Material to process —
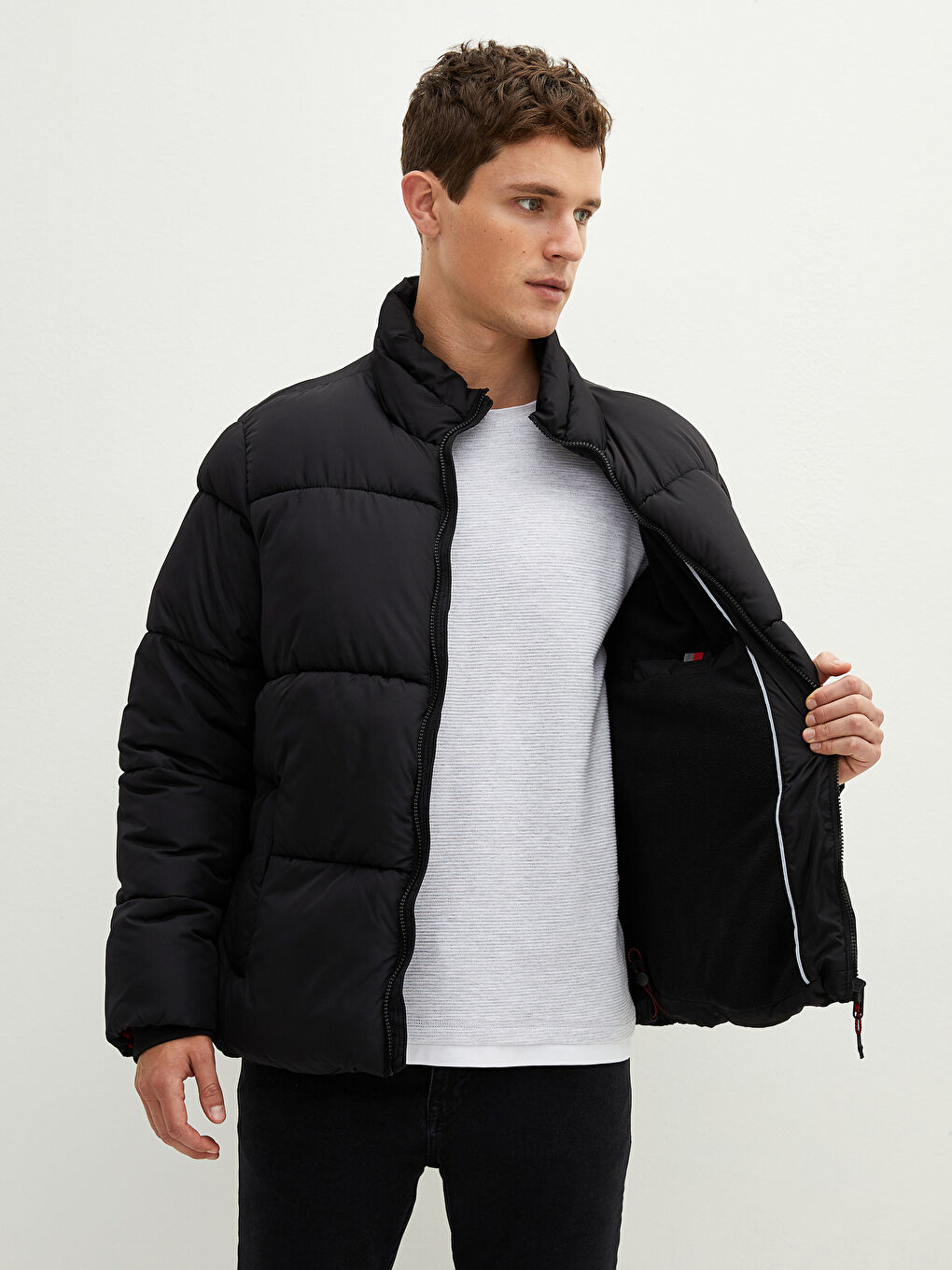 Loose Fit Turtle Neck Thick Men's Puffer-3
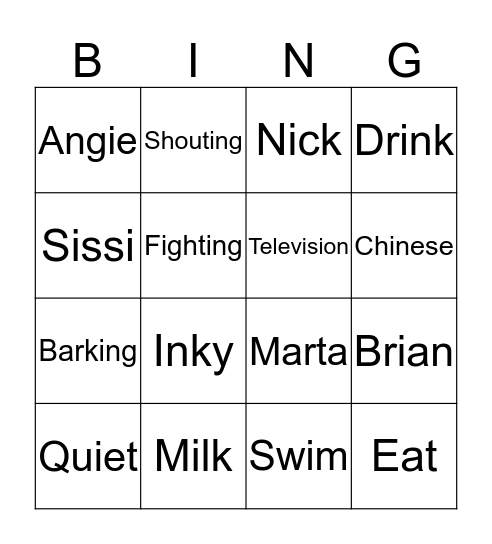 Bingo Card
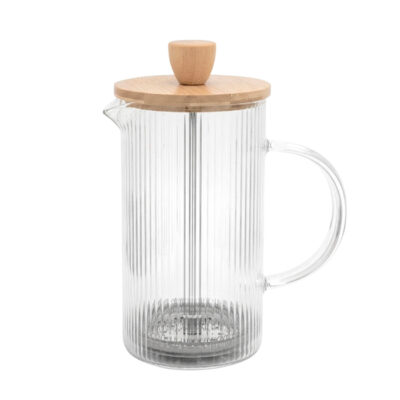 Cafetera Francesa Rayada tapa Bambu 600Ml/8502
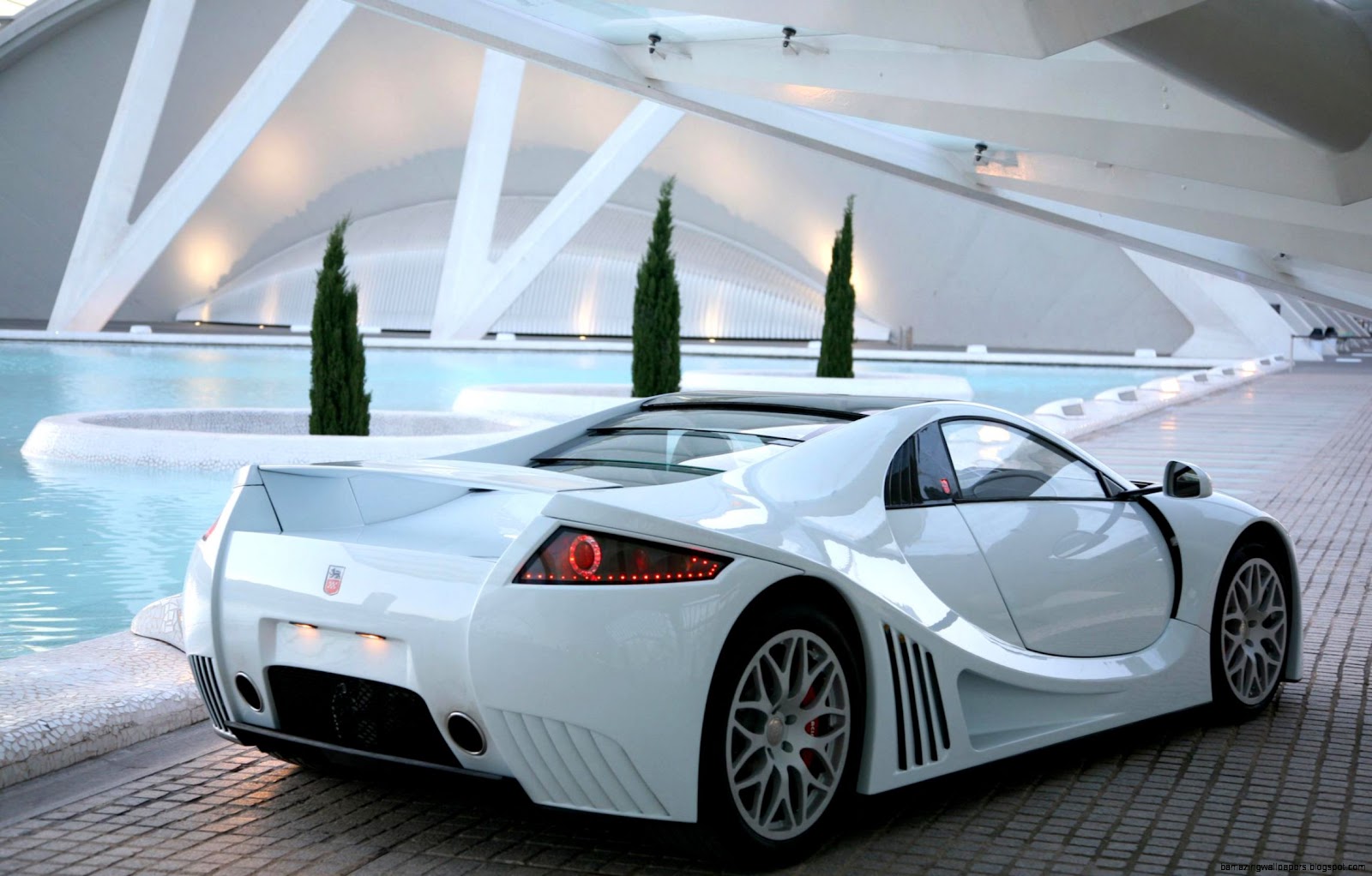 White Luxury Car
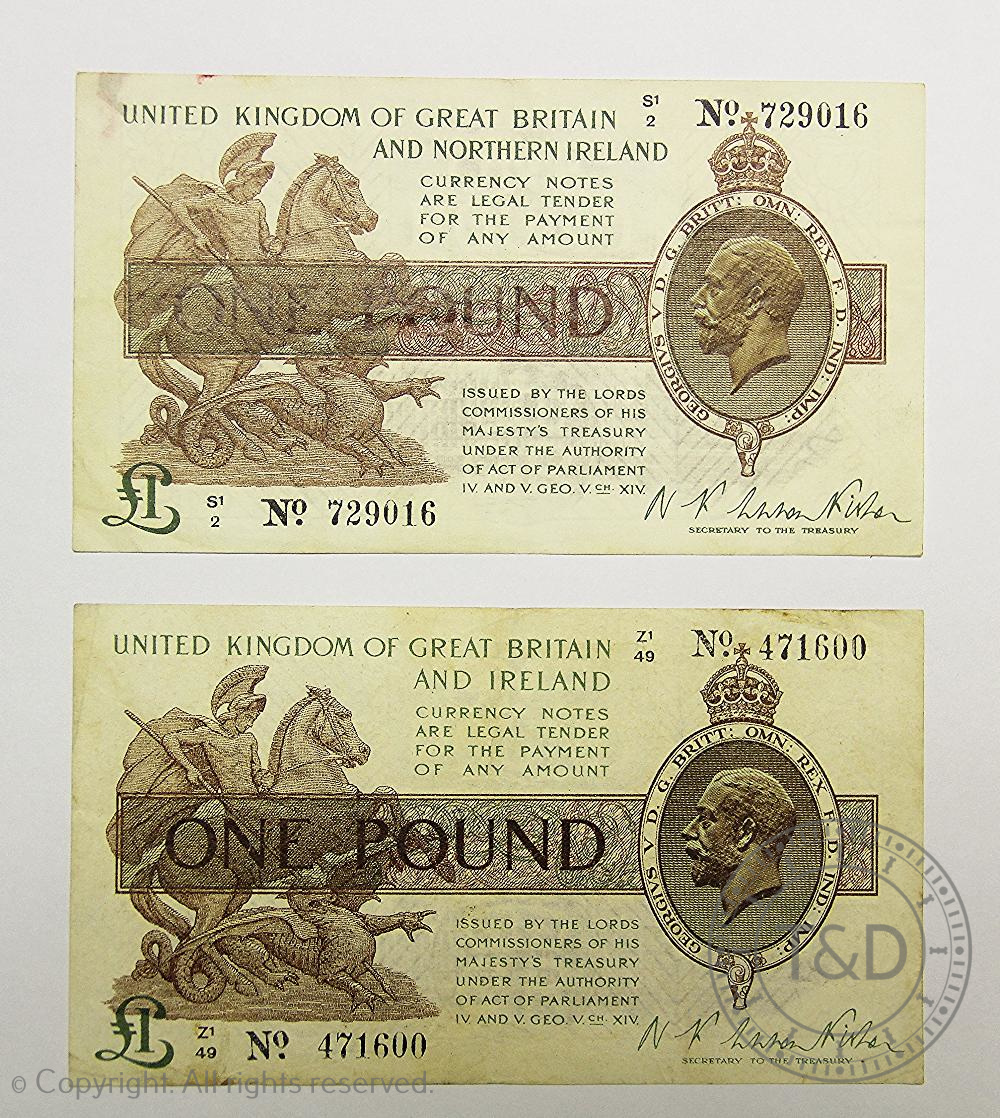 Treasury, Warren-Fisher, two £1 notes and a K.O.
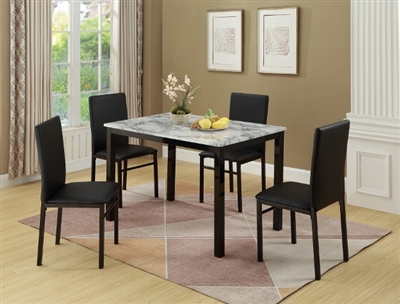 Aiden 5 Piece Dining Set in Black Metal & White Faux Marble Finish by Crown Mark - CM-1217-WH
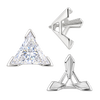 ITI NYC V-End Triangle Shape Tapered Solitaire Settings With Peg in Sterling Silver (3.00 mm - 9.00 mm)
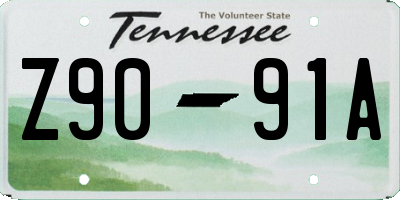 TN license plate Z9091A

About this task — Write out the captions in the material above as a numbered list, without the pictures and skipping any line that has no text.

Expected answer —
1.  Loose Fit Turtle Neck Thick Men's Puffer-3
2.  Bingo Card
3.  Cafetera Francesa Rayada tapa Bambu 600Ml/8502
4.  White Luxury Car
5.  Treasury, Warren-Fisher, two £1 notes and a K.O.
6.  Aiden 5 Piece Dining Set in Black Metal & White Faux Marble Finish by Crown Mark - CM-1217-WH
7.  ITI NYC V-End Triangle Shape Tapered Solitaire Settings With Peg in Sterling Silver (3.00 mm - 9.00 mm)
8.  TN license plate Z9091A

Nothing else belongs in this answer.